Weisel, started by former Montgomery Securities Chief Executive Thomas Weisel, is struggling to make money as Wall Street competitors reap record profits. The firm, which specializes in advising technology, healthcare and consumer companies, said it planned to use proceeds from the IPO to help fund an expansion of its investment banking and brokerage business and to retain employees.
Weisel's profit peaked at $118 million in 2000, and the firm posted a loss in 2002. By contrast, Wall Street firms including Goldman and Lehman Bros. Holdings Inc. had record profits for the last two years.
Weisel said it made "errors" in calculating investment-banking revenue and the value of investments in unspecified partnerships.
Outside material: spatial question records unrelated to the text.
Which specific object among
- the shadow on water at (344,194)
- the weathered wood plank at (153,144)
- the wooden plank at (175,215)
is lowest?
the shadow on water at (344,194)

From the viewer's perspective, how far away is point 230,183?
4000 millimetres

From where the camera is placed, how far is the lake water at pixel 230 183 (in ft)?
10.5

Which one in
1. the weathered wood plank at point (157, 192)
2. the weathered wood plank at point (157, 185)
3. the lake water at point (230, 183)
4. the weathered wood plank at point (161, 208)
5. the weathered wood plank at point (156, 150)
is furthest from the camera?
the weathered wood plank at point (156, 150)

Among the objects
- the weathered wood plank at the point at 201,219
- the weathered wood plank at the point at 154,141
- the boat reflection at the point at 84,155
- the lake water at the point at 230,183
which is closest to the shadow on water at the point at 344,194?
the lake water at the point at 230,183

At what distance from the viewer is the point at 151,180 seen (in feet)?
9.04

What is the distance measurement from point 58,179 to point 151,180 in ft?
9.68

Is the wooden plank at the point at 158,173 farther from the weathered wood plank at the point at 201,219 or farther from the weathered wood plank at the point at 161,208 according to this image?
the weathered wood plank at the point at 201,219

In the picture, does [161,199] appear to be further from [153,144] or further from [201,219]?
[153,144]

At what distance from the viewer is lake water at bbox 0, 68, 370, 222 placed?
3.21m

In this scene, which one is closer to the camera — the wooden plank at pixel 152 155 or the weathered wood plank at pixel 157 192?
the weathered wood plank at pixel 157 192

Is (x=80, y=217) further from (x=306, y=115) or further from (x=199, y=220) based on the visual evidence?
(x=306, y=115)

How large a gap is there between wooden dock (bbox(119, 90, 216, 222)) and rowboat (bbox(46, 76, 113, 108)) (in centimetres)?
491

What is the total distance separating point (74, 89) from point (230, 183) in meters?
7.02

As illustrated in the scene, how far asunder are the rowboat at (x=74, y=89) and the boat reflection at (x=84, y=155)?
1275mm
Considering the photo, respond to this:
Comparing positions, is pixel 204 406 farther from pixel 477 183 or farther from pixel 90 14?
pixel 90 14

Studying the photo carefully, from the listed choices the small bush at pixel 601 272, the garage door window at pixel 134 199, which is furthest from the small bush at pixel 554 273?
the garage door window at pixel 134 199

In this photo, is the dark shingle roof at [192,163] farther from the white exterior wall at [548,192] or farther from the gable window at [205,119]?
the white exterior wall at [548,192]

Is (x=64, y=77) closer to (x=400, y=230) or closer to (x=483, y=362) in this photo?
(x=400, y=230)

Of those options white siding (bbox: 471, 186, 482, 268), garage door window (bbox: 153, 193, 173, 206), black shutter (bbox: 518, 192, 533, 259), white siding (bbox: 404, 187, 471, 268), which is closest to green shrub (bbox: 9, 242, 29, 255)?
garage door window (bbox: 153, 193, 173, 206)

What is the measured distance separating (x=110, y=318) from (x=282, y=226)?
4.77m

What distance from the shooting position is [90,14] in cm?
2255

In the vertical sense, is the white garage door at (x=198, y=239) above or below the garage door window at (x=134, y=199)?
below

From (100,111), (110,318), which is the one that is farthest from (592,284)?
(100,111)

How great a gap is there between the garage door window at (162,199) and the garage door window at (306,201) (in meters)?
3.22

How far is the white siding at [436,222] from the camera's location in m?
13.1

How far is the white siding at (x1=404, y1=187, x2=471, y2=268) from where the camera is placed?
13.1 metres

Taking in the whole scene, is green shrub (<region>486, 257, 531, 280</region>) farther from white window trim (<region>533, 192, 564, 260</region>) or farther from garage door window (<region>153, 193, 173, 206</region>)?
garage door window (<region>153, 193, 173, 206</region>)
Revenue fell 16% to $177 million, compared with the $178 million the company reported earlier, Weisel said.
The firm got about 59% of its revenue from brokerage, 27% from investment banking and 15% from money management, according to Tuesday's filing.
"Errors had been made associated with the accounting for changes in fair value of investments in partnerships," the firm said in its filing. "In addition, the firm determined that the estimated underwriting and corporate finance revenue and the related receivable were overstated as of and for the nine-month period ended Sept. 30, 2005."
Weisel spokeswoman Ann Akichika said the firm could not comment in the so-called quiet period required of companies before they issue stock.
The firm said it would sell 5.75 million shares for $13 to $15, or as much as $86.3 million. That includes 750,000 more shares that the underwriters may buy at the offering price after trading starts.
Weisel said in December that it would sell shares worth as much as $65 million.
Weisel shares would trade on Nasdaq under the symbol TWPG.